Provided data |
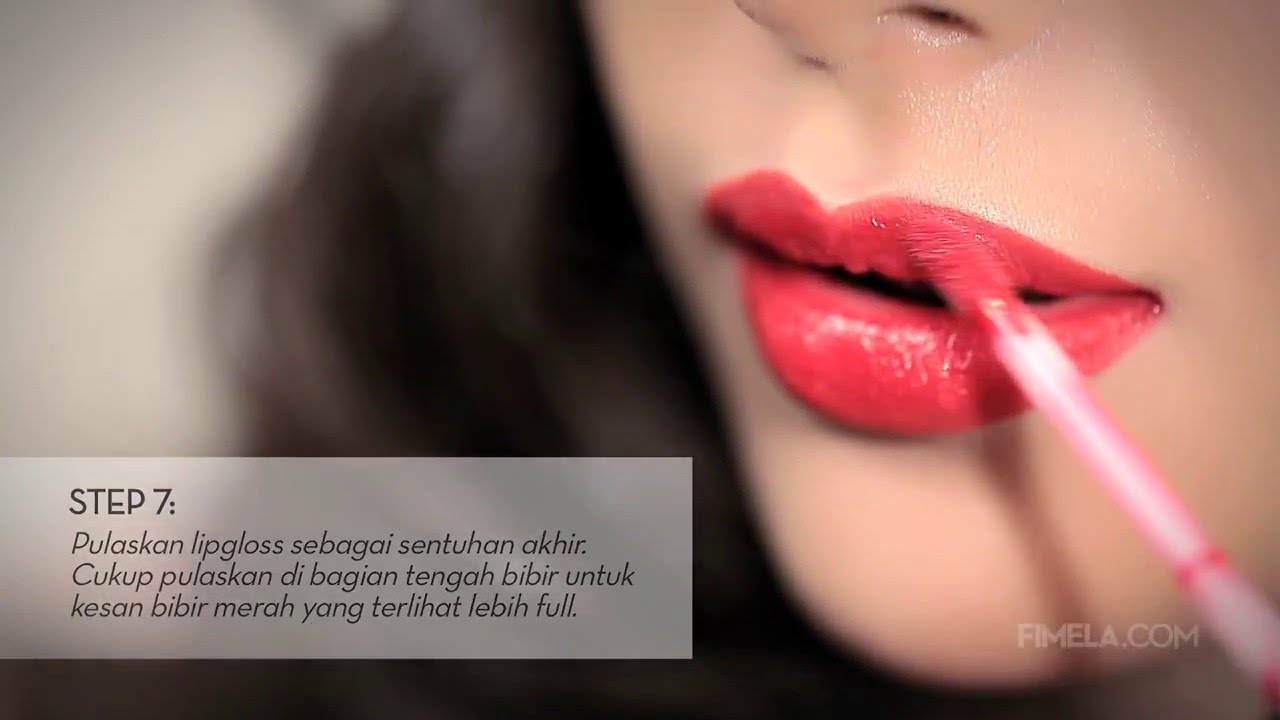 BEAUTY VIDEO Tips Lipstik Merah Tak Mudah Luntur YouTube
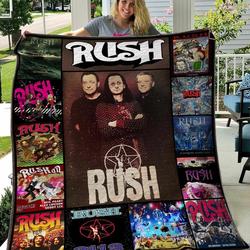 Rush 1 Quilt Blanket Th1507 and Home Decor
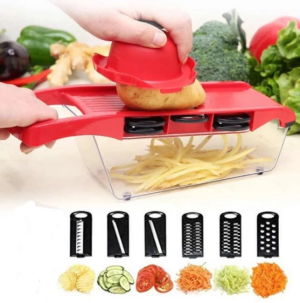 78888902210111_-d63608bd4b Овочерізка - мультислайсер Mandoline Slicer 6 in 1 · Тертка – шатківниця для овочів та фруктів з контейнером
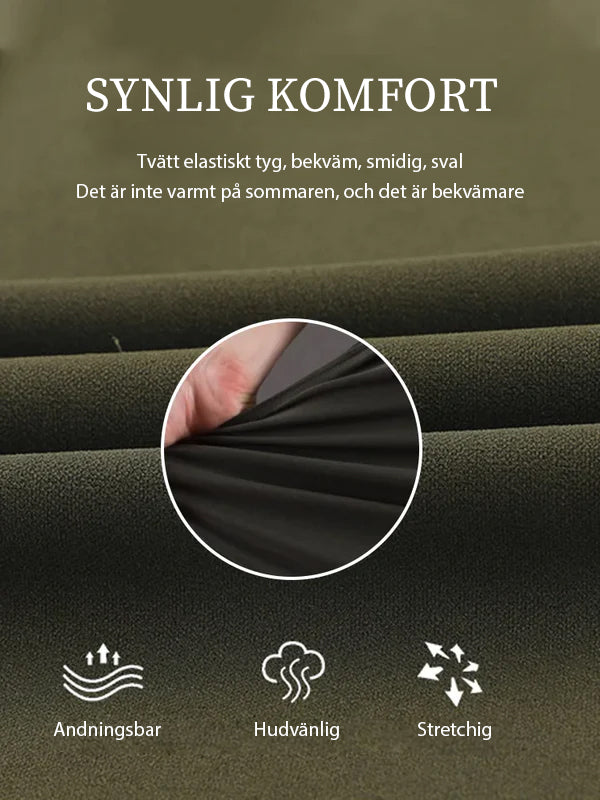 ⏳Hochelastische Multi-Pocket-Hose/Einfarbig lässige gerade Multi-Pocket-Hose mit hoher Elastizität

--

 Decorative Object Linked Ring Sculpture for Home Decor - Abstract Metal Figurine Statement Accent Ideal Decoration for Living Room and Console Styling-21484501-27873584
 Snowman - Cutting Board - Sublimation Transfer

...

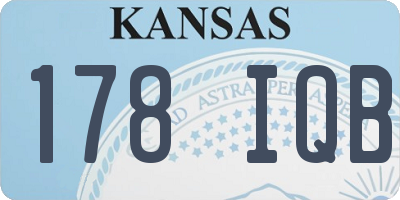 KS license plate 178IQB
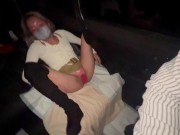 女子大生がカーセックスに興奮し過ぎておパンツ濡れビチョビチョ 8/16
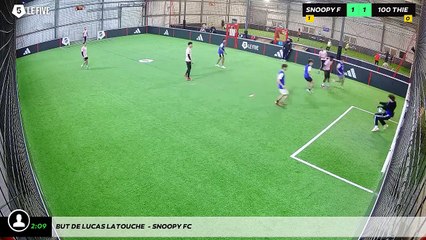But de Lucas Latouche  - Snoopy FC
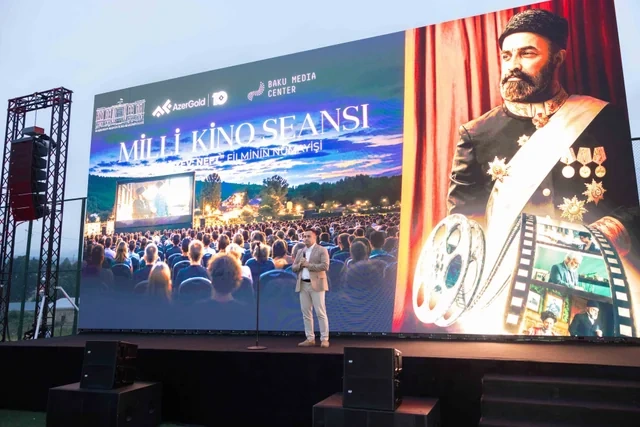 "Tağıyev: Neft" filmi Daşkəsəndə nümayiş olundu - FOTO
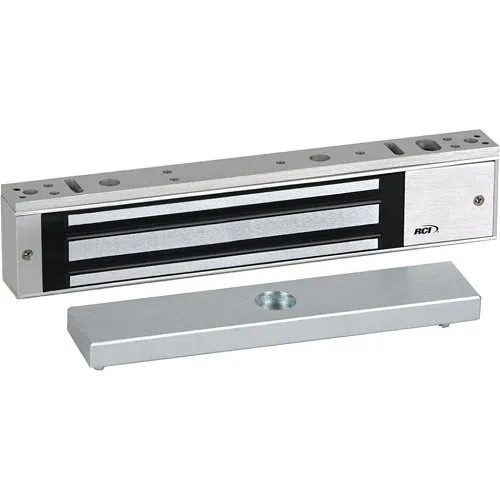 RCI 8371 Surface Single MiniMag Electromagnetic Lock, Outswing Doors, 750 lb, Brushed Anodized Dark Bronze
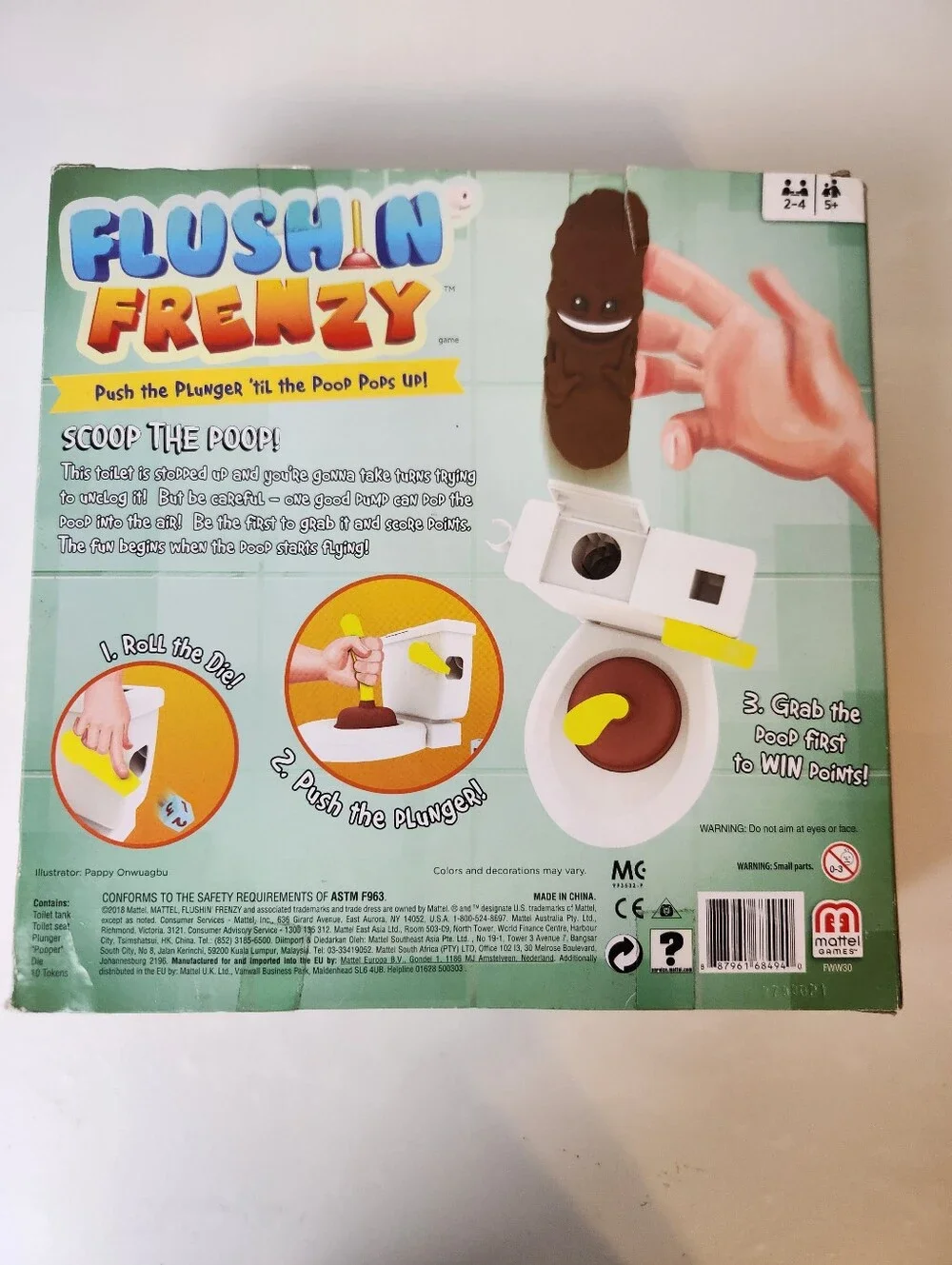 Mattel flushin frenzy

What you should do | Rewrite the part of the rows that opens with the line containing "Decorative Object Linked" and closes with the line containing "Snowman - Cutting", putting "Serving Tray" in place of "Cutting Board" and keeping everything else the same. Give back only those lines.

Reply |
 Decorative Object Linked Ring Sculpture for Home Decor - Abstract Metal Figurine Statement Accent Ideal Decoration for Living Room and Console Styling-21484501-27873584
 Snowman - Serving Tray - Sublimation Transfer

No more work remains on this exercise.